• TASK OBJECTIVE
Each record needs to be echoed exactly; can you do that?

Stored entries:
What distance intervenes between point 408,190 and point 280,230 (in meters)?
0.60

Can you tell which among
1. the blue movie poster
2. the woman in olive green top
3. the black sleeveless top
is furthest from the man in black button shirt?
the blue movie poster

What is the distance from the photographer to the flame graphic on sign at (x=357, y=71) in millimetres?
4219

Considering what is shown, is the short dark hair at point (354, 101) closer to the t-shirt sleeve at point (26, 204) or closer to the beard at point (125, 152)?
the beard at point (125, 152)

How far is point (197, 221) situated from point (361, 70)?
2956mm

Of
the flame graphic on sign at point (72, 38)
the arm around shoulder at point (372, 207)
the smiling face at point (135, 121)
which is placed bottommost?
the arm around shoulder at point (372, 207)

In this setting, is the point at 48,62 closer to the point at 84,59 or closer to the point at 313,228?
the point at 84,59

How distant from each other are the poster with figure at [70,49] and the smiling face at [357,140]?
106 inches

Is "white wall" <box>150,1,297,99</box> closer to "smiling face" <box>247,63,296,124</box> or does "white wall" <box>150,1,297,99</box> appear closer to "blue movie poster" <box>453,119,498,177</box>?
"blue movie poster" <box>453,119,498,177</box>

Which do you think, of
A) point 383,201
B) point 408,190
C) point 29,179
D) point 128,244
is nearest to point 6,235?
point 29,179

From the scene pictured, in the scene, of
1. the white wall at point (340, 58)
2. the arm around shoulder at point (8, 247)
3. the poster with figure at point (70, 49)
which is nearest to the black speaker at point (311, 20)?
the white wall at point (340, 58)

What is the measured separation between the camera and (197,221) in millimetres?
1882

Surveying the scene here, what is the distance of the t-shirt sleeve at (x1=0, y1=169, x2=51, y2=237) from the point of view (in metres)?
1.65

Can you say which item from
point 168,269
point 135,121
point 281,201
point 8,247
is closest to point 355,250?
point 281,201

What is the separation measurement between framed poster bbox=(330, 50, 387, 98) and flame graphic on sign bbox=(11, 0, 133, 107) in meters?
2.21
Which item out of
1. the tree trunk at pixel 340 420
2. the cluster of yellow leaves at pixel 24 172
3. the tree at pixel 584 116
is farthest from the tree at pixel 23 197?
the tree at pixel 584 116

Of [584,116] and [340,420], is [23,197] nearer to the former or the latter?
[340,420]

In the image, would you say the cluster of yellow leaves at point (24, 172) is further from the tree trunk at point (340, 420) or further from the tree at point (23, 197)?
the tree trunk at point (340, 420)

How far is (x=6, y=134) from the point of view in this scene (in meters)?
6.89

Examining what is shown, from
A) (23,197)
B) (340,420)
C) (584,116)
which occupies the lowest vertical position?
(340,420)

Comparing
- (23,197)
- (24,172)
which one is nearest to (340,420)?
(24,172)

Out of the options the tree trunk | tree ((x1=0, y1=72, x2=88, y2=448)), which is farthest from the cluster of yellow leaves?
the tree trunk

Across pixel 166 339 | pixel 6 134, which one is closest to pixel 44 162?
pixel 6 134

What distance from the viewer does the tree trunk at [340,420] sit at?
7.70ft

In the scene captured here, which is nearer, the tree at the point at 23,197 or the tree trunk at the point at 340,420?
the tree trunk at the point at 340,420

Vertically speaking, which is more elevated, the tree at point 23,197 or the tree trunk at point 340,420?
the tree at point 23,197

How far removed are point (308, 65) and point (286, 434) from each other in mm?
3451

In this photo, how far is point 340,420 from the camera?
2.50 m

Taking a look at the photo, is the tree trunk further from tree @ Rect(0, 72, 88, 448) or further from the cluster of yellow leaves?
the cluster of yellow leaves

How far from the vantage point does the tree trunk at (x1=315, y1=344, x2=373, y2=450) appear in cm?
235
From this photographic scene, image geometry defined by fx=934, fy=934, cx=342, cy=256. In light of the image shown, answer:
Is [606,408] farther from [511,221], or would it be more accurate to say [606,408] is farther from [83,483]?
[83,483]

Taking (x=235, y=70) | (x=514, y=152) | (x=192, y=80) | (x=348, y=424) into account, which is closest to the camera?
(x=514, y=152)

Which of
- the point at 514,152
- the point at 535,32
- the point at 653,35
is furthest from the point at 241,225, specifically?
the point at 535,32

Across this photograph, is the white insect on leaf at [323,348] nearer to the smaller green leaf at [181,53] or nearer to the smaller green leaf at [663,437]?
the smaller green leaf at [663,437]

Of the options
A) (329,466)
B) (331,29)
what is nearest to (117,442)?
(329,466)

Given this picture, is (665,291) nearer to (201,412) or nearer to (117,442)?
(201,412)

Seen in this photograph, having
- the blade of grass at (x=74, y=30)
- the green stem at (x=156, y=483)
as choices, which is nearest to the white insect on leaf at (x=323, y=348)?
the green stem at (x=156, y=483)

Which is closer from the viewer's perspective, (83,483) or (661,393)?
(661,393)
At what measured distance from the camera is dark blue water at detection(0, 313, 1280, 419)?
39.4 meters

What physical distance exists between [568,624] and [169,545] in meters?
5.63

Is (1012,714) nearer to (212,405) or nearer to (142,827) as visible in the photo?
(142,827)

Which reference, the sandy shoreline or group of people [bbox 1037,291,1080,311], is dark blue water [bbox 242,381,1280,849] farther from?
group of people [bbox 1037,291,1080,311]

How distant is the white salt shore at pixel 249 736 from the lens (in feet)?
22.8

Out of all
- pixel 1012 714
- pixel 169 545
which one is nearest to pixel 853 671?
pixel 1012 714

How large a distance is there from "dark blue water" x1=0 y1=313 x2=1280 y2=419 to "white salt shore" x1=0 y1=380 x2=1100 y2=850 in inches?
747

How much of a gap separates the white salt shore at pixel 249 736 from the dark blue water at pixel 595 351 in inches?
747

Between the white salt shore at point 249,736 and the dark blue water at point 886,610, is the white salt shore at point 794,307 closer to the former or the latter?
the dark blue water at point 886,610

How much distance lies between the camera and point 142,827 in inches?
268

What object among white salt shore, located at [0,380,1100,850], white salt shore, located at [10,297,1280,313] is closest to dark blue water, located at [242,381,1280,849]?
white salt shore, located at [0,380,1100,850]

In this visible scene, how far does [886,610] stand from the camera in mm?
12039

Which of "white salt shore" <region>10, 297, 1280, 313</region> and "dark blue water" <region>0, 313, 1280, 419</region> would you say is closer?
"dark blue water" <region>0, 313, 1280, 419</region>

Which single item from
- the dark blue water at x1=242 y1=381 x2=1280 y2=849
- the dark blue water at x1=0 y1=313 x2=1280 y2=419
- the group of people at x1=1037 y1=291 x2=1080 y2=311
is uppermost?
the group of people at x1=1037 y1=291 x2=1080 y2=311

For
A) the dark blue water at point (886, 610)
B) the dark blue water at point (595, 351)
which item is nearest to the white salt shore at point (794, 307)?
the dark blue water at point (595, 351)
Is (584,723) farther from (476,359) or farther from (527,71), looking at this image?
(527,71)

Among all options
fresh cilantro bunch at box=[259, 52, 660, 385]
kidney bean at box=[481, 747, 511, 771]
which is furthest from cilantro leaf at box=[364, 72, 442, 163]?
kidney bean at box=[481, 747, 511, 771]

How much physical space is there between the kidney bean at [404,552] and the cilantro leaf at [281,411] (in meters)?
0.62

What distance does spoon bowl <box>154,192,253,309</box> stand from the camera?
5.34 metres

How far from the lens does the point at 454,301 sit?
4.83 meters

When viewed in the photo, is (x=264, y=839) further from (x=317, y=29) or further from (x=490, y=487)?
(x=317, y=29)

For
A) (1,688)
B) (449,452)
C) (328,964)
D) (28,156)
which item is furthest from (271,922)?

• SOLVED PROBLEM
What distance intervenes between point 408,190 and point 280,230 (in meters)?
0.60

Can you tell which among
1. the blue movie poster
2. the woman in olive green top
3. the black sleeveless top
is furthest from the man in black button shirt?
the blue movie poster

What is the distance from the photographer to the flame graphic on sign at (x=357, y=71) in millimetres?
4219

Considering what is shown, is the short dark hair at point (354, 101) closer to the t-shirt sleeve at point (26, 204) or closer to the beard at point (125, 152)?
the beard at point (125, 152)

How far is point (197, 221) situated from point (361, 70)?
2956mm

Of
the flame graphic on sign at point (72, 38)
the arm around shoulder at point (372, 207)
the smiling face at point (135, 121)
which is placed bottommost?
the arm around shoulder at point (372, 207)

In this setting, is the point at 48,62 closer to the point at 84,59 or closer to the point at 313,228?
the point at 84,59

How distant from each other are the poster with figure at [70,49] and the smiling face at [357,140]?
106 inches

Is "white wall" <box>150,1,297,99</box> closer to "smiling face" <box>247,63,296,124</box> or does "white wall" <box>150,1,297,99</box> appear closer to "blue movie poster" <box>453,119,498,177</box>?
"blue movie poster" <box>453,119,498,177</box>

Which do you think, of
A) point 383,201
B) point 408,190
C) point 29,179
D) point 128,244
is nearest to point 6,235?
point 29,179

From the scene pictured, in the scene, of
1. the white wall at point (340, 58)
2. the arm around shoulder at point (8, 247)
3. the poster with figure at point (70, 49)
which is nearest to the black speaker at point (311, 20)?
the white wall at point (340, 58)

What is the measured separation between the camera and (197,221) in millimetres?
1882

Surveying the scene here, what is the distance of the t-shirt sleeve at (x1=0, y1=169, x2=51, y2=237) from the point of view (in metres)?
1.65

Can you say which item from
point 168,269
point 135,121
point 281,201
point 8,247
is closest to point 355,250?
point 281,201

What is the separation measurement between framed poster bbox=(330, 50, 387, 98) and flame graphic on sign bbox=(11, 0, 133, 107) in meters?
2.21
Which item out of
1. the tree trunk at pixel 340 420
2. the cluster of yellow leaves at pixel 24 172
3. the tree at pixel 584 116
is farthest from the tree at pixel 23 197?
the tree at pixel 584 116

Of [584,116] and [340,420], is [23,197] nearer to the former or the latter?
[340,420]

In the image, would you say the cluster of yellow leaves at point (24, 172) is further from the tree trunk at point (340, 420) or further from the tree at point (23, 197)?
the tree trunk at point (340, 420)

How far is (x=6, y=134) from the point of view in this scene (in meters)?
6.89

Examining what is shown, from
A) (23,197)
B) (340,420)
C) (584,116)
which occupies the lowest vertical position?
(340,420)

Comparing
- (23,197)
- (24,172)
which one is nearest to (340,420)?
(24,172)

Out of the options the tree trunk | tree ((x1=0, y1=72, x2=88, y2=448)), which is farthest from the cluster of yellow leaves?
the tree trunk

Across pixel 166 339 | pixel 6 134, which one is closest to pixel 44 162?
pixel 6 134

What distance from the viewer does the tree trunk at [340,420] sit at?
7.70ft

In the scene captured here, which is nearer, the tree at the point at 23,197 or the tree trunk at the point at 340,420?
the tree trunk at the point at 340,420

Vertically speaking, which is more elevated, the tree at point 23,197 or the tree trunk at point 340,420?
the tree at point 23,197

How far removed are point (308, 65) and point (286, 434) from each other in mm?
3451

In this photo, how far is point 340,420 from the camera?
2.50 m

Taking a look at the photo, is the tree trunk further from tree @ Rect(0, 72, 88, 448) or further from the cluster of yellow leaves?
the cluster of yellow leaves

How far from the vantage point does the tree trunk at (x1=315, y1=344, x2=373, y2=450) appear in cm?
235
From this photographic scene, image geometry defined by fx=934, fy=934, cx=342, cy=256. In light of the image shown, answer:
Is [606,408] farther from [511,221], or would it be more accurate to say [606,408] is farther from [83,483]?
[83,483]

Taking (x=235, y=70) | (x=514, y=152) | (x=192, y=80) | (x=348, y=424) into account, which is closest to the camera?
(x=514, y=152)

Which of
- the point at 514,152
- the point at 535,32
- the point at 653,35
is furthest from the point at 241,225, specifically?
the point at 535,32

Across this photograph, is the white insect on leaf at [323,348] nearer to the smaller green leaf at [181,53] or nearer to the smaller green leaf at [663,437]?
the smaller green leaf at [663,437]

Of the options
A) (329,466)
B) (331,29)
what is nearest to (117,442)?
(329,466)

Given this picture, is (665,291) nearer to (201,412) or nearer to (117,442)?
(201,412)

Seen in this photograph, having
- the blade of grass at (x=74, y=30)
- the green stem at (x=156, y=483)
as choices, which is nearest to the white insect on leaf at (x=323, y=348)?
the green stem at (x=156, y=483)

Which is closer from the viewer's perspective, (83,483) or (661,393)?
(661,393)
At what measured distance from the camera is dark blue water at detection(0, 313, 1280, 419)?
39.4 meters

What physical distance exists between [568,624] and [169,545] in meters?
5.63

Is (1012,714) nearer to (212,405) or nearer to (142,827) as visible in the photo?
(142,827)

Which reference, the sandy shoreline or group of people [bbox 1037,291,1080,311], is dark blue water [bbox 242,381,1280,849] farther from?
group of people [bbox 1037,291,1080,311]

How distant is the white salt shore at pixel 249 736 from the lens (in feet)?
22.8

Out of all
- pixel 1012 714
- pixel 169 545
which one is nearest to pixel 853 671?
pixel 1012 714

How large a distance is there from "dark blue water" x1=0 y1=313 x2=1280 y2=419 to "white salt shore" x1=0 y1=380 x2=1100 y2=850 in inches?
747

How much of a gap separates the white salt shore at pixel 249 736 from the dark blue water at pixel 595 351 in inches?
747

Between the white salt shore at point 249,736 and the dark blue water at point 886,610, is the white salt shore at point 794,307 closer to the former or the latter?
the dark blue water at point 886,610

How much distance lies between the camera and point 142,827 in inches?
268

What object among white salt shore, located at [0,380,1100,850], white salt shore, located at [10,297,1280,313] is closest to dark blue water, located at [242,381,1280,849]?
white salt shore, located at [0,380,1100,850]

In this visible scene, how far does [886,610] stand from the camera in mm?
12039

Which of "white salt shore" <region>10, 297, 1280, 313</region> and "dark blue water" <region>0, 313, 1280, 419</region> would you say is closer?
"dark blue water" <region>0, 313, 1280, 419</region>

Which single item from
- the dark blue water at x1=242 y1=381 x2=1280 y2=849
- the dark blue water at x1=0 y1=313 x2=1280 y2=419
- the group of people at x1=1037 y1=291 x2=1080 y2=311
is uppermost?
the group of people at x1=1037 y1=291 x2=1080 y2=311

For
A) the dark blue water at point (886, 610)
B) the dark blue water at point (595, 351)
which item is nearest to the white salt shore at point (794, 307)?
the dark blue water at point (595, 351)
Is (584,723) farther from (476,359) or farther from (527,71), looking at this image?
(527,71)

Among all options
fresh cilantro bunch at box=[259, 52, 660, 385]
kidney bean at box=[481, 747, 511, 771]
which is furthest from cilantro leaf at box=[364, 72, 442, 163]?
kidney bean at box=[481, 747, 511, 771]

How much physical space is there between the kidney bean at [404,552] and the cilantro leaf at [281,411] (in meters)?
0.62

What distance does spoon bowl <box>154,192,253,309</box> stand from the camera?
5.34 metres

How far from the lens does the point at 454,301 sit?
4.83 meters

When viewed in the photo, is (x=264, y=839) further from (x=317, y=29) or further from (x=490, y=487)?
(x=317, y=29)

For
A) (1,688)
B) (449,452)
C) (328,964)
D) (28,156)
which item is furthest from (271,922)?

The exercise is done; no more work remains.